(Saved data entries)
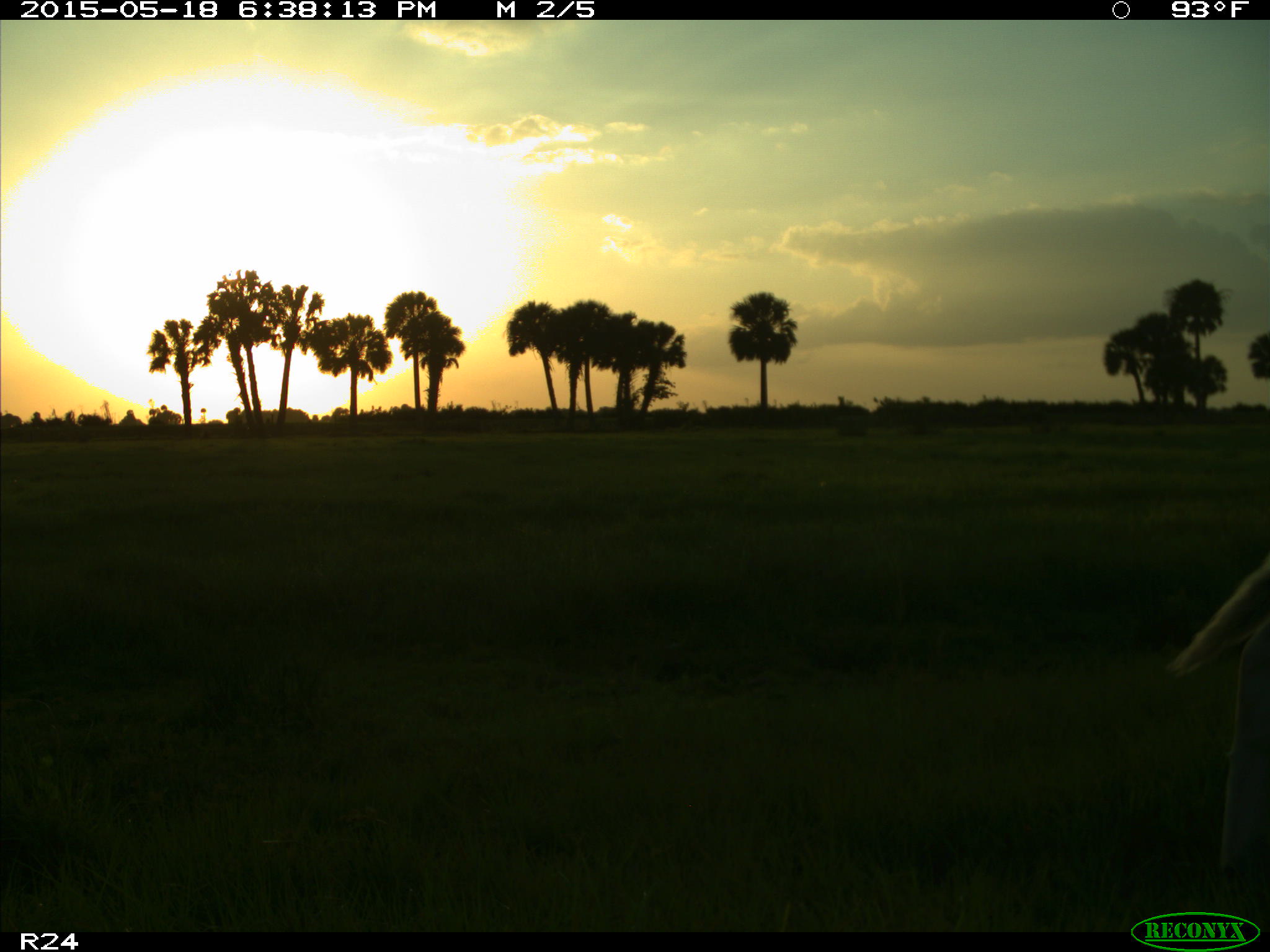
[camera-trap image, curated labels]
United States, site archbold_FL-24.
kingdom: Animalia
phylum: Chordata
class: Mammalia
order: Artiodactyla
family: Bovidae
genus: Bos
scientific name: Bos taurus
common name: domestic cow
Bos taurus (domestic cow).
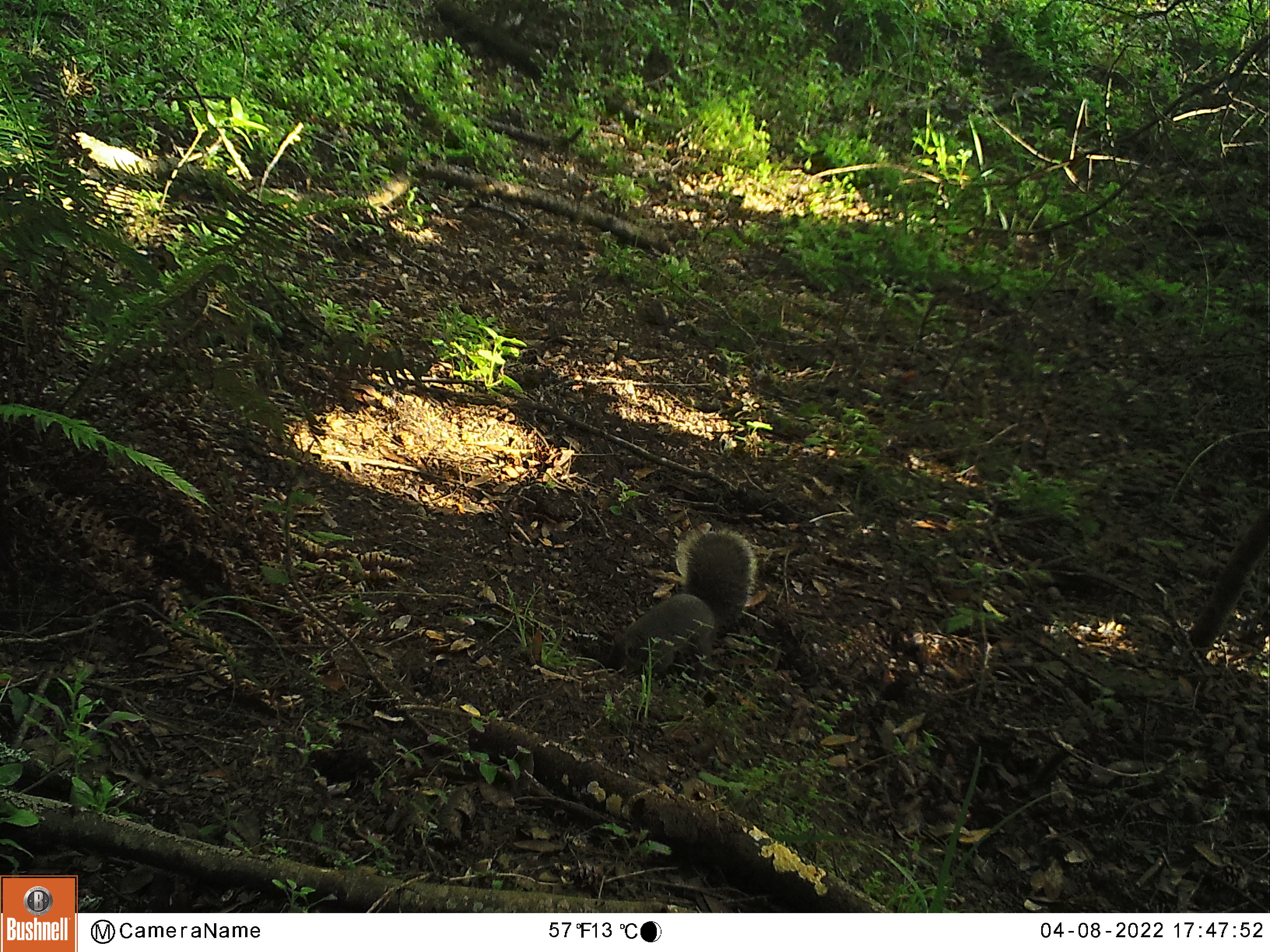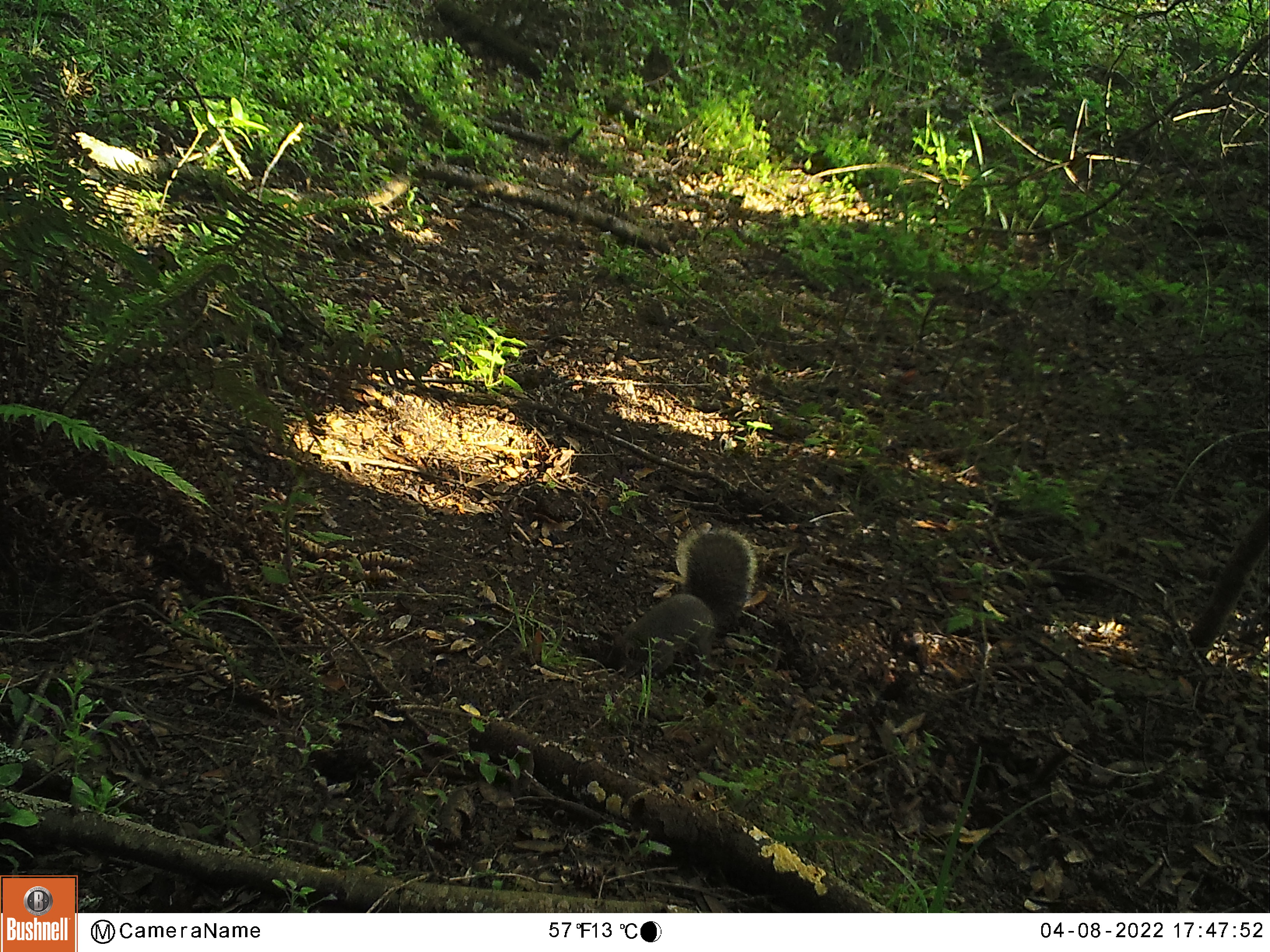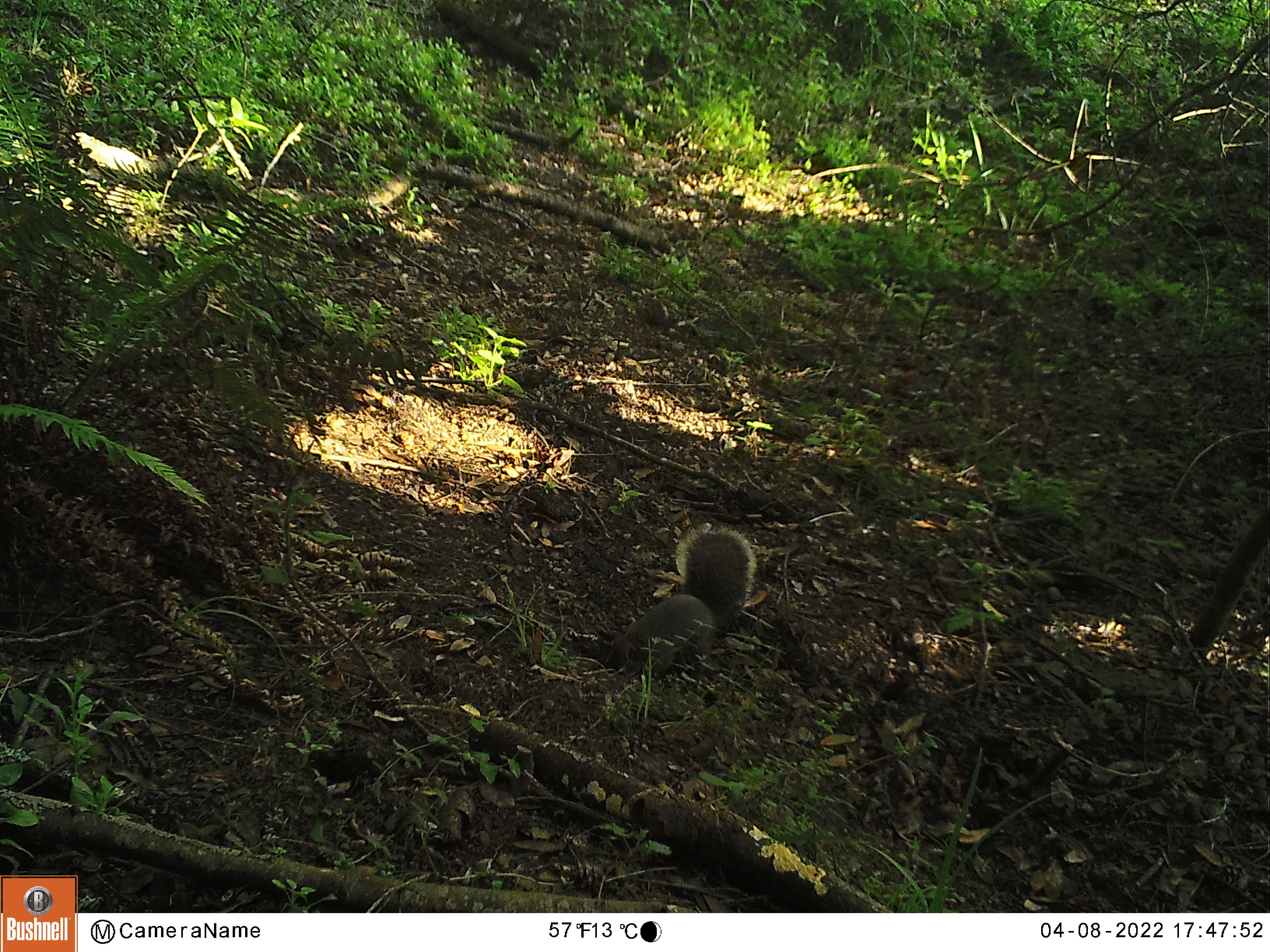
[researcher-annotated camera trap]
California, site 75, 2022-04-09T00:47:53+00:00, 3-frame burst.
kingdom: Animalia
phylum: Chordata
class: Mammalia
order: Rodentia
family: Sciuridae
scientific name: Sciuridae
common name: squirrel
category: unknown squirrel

• _TASK ITEM_: The line holding "United States, site archbold_FL-24." starts the copy and the line holding "[researcher-annotated camera trap]" ends it. Repeat those two lines above and all between them exactly, leaving out pictures.

• _RESPONSE AREA_:
United States, site archbold_FL-24.
kingdom: Animalia
phylum: Chordata
class: Mammalia
order: Artiodactyla
family: Bovidae
genus: Bos
scientific name: Bos taurus
common name: domestic cow
Bos taurus (domestic cow).
[researcher-annotated camera trap]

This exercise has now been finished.